Esquecia-se, claro está, que “a liberdade de uns termina onde começa a liberdade dos outros”, também a nível sexual. E que a sua pulsão ou desejo sexual não podiam invadir o meu direito de recusa.
Fez-me lembrar também um testemunho de uma mulher anónima para um projecto de pretendia desmistificar essa ideia de “super-mulher”, que tudo faz e tudo acumula, procurando cumprir com as expectativas de todos (projecto que depois resolvi abandonar porque o pressuposto de anonimato me incomoda, a não ser que seja forma de garantia de integridade física/psicológica de vítimas, mas achando que, sempre que possível, as pessoas devem ser livres de reivindicar para si os seus direitos e a utilização de anonimato não serve da melhor forma esse propósito ou a discussão de ideias – é preciso dar a cara pelo que se defende e que as pessoas tenham liberdade de defender o que querem para si, de apontar o que lhes fazem de errado, sem medo, ou continuarão a ser vítimas). Contava essa mulher que o marido, quando ela não queria ter relações sexuais à noite, ambos na cama, lhe perguntava se podia pelo menos “vir-se nas suas costas”.
E ainda há quem defenda a teoria da inveja do pénis ou da adoração do falo, quando na realidade, ao que parece, o falo está muito mais na cabeça dos próprios homens. Quando não está nas próprias mãos.

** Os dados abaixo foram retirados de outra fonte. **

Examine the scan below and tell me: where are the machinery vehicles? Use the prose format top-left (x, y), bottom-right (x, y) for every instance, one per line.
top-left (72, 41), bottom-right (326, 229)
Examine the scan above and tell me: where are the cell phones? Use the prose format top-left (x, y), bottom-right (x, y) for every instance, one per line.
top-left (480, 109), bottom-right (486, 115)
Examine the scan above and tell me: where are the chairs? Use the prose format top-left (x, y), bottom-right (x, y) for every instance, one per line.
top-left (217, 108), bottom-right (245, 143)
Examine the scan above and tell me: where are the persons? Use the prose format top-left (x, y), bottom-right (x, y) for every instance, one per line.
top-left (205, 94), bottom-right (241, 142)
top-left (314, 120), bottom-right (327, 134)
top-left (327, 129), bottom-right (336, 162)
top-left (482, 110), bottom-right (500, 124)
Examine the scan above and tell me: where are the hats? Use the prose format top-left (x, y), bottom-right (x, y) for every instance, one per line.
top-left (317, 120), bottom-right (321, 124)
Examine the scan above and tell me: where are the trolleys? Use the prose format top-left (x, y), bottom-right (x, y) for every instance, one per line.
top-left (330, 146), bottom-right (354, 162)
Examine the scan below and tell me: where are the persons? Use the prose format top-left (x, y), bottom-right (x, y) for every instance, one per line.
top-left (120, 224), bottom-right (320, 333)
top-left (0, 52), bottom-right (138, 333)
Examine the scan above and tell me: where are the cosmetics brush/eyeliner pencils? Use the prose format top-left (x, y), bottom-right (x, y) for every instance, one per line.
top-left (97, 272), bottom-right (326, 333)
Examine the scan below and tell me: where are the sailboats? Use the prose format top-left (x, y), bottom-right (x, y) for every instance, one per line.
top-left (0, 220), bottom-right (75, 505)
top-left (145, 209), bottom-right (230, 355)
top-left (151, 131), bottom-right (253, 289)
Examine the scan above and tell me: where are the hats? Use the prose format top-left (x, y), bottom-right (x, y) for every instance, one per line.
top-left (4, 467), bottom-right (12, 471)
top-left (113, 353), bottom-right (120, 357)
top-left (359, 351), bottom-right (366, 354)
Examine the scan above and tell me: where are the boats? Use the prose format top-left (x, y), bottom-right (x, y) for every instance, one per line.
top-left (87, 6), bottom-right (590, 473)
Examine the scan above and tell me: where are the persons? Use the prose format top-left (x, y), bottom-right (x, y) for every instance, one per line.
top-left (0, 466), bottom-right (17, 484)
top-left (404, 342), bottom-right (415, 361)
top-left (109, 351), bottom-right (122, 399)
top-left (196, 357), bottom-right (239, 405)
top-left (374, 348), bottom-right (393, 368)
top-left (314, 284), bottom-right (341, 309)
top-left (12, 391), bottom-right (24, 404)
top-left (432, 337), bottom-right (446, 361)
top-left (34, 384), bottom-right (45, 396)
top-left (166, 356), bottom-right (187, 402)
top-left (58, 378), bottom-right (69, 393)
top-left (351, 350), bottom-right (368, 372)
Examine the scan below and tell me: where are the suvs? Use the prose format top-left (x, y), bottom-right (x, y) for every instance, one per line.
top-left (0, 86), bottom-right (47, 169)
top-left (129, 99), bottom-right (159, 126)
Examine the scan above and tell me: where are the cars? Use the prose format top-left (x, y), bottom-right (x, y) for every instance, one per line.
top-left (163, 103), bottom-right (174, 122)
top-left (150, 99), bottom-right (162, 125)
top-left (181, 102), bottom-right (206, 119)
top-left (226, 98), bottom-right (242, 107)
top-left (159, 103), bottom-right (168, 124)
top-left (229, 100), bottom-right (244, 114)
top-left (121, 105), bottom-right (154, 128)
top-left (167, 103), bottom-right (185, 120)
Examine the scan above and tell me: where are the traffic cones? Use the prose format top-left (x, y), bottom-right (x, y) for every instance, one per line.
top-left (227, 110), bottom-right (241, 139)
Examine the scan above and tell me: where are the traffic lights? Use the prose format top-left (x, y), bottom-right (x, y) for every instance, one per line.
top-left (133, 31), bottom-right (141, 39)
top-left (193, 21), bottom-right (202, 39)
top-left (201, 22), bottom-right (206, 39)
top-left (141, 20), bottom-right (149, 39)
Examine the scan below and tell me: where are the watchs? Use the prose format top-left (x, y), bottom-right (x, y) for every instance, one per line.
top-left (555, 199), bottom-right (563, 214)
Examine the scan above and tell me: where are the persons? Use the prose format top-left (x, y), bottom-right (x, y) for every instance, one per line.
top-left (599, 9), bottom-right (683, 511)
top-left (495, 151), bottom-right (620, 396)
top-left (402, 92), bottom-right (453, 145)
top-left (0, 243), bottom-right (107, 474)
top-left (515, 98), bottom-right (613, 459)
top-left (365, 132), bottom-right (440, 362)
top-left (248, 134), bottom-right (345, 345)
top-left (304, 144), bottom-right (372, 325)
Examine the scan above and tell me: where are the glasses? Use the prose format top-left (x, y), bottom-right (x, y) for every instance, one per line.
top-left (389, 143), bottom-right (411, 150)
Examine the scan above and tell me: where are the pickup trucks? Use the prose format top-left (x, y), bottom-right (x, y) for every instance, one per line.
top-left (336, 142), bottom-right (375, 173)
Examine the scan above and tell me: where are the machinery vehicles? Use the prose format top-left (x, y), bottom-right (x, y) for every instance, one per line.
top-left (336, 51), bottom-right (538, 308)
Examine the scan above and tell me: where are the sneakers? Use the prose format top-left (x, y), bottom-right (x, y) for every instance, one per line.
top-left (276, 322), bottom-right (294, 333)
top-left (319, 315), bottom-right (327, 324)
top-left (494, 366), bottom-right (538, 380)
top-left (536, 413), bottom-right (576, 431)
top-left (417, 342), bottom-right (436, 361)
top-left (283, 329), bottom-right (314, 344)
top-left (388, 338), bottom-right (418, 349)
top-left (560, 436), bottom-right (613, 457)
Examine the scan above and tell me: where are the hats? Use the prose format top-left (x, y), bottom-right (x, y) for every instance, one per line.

Mas atenção, é sempre bom lembrar, porque parece haver dúvidas, que a defesa dos direitos das mulheres não é uma guerra contra os homens. Não é a Guerra dos Sexos. É uma questão de humanidade, direitos humanos, equilíbrio e justiça entre pessoas. Nada mais.

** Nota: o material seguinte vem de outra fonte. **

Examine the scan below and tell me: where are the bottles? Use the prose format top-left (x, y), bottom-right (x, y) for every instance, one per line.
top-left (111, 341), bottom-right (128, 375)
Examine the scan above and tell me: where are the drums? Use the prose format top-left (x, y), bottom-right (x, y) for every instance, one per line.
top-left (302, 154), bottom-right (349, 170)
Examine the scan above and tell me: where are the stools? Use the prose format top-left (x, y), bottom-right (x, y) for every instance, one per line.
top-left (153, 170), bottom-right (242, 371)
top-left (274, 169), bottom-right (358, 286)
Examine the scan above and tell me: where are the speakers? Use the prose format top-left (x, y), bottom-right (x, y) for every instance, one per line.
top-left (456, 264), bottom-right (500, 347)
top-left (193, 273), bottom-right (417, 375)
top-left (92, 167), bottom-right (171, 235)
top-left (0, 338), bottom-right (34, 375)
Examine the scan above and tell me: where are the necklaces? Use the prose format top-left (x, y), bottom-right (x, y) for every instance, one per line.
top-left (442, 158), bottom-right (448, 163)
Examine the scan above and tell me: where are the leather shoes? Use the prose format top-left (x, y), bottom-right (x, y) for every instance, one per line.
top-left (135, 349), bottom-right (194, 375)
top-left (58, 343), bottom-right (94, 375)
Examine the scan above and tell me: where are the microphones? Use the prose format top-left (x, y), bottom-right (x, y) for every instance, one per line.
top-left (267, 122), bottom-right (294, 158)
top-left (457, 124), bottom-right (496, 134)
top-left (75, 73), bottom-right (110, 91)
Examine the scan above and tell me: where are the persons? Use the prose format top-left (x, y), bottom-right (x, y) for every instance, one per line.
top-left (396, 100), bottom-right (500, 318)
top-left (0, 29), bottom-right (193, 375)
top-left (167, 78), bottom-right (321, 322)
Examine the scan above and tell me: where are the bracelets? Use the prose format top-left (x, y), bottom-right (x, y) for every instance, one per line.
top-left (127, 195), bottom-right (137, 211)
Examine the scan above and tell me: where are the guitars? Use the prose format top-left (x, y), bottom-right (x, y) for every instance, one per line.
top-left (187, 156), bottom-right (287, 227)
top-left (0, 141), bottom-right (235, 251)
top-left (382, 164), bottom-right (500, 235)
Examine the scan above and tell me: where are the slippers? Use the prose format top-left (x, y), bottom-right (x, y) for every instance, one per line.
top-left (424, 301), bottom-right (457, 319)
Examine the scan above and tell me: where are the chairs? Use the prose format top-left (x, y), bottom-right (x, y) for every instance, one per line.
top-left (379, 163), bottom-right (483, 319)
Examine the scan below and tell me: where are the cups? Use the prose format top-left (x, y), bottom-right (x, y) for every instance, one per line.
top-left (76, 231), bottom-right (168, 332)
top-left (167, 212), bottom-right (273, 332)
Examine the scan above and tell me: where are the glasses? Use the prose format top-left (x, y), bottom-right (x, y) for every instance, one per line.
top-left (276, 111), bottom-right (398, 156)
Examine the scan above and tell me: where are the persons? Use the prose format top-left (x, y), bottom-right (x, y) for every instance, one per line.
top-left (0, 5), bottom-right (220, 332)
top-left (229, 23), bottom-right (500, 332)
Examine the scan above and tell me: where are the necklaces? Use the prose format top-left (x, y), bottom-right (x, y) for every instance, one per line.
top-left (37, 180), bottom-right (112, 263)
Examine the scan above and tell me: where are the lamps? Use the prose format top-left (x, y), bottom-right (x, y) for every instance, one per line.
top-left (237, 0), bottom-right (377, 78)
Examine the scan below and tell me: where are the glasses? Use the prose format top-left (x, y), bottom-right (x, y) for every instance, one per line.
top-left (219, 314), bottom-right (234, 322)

Texto tão simples e tão verdadeiro
Fui completamente esmagada por este teu post. Muito bom.
Grande texto!
Bravo!!
É lamentável que uma mulher tão lúcida e eloquente nunca se tenha relacionado com homens de verdade, os relatos que aqui faz são comportamentos de autênticos animais, ou melhor os animais não abandonam assim os filhos. Já que não a respeitam a si que respeitassem ao menos os filhos.